In, “Johnny B Goode,” Chuck Berry sings, “Go, Johnny, go, go. Go, Johnny, go, go. Go, Johnny, go, go. Go, Johnny, go, go. Johnny B Goode.”

This becomes, essentially, what we know in online music education as rock and roll in the 1950s.

Extended Reality Experiences in Music

In the field related to music and the music industry that folks are calling XR-AR, VR, and MR are all collectively called XR. That’s your new-fangled bucket for immersive experiences. AR being Augmented Reality, VR being Virtual Reality, MR being Mixed Reality. XR is eXtended Reality, and it is a catch-all for the terms you hear — AR, VR, and MR.

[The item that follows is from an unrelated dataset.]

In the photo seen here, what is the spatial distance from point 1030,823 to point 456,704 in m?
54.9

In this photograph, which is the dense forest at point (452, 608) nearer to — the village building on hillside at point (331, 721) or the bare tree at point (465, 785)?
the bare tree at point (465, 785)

They each have nuances. Augmented reality seeks to bring a connectivity between digitally generated images and your real world. It’s not about putting headsets on. It’s about bringing digital images, or holograms, into your space via either a device or supported by some technology like glasses or contact lenses, which would enable you to see what are now projected digital forms in your physical, real environment.

Virtual reality is when you are putting on a device and immersing yourself inside of an entire, enclosed virtual space. While that virtual space may include real spaces, you are entirely inside that place with goggles on and moving yourself around as an entity, usually with some controller. There are also certain technologies where you might actually be the controller yourself.

MR is Mixed Reality, and it’s a way of picking from all sorts of the various pieces of new forms of technology that are coming out and trying to blend them in any kind of way that’s beyond the traditional means. Mixed reality is a blend of real-world environment and what a performer’s doing on stage onto the various screens and devices. If they’re not formally AR or VR, you’re projecting and combining audio and trying to synthesize it all together for the MR experience.

Hence AR, VR, and MR are the world of XR, and these are influencing music education and online music education in new and interesting ways than have ever been done before.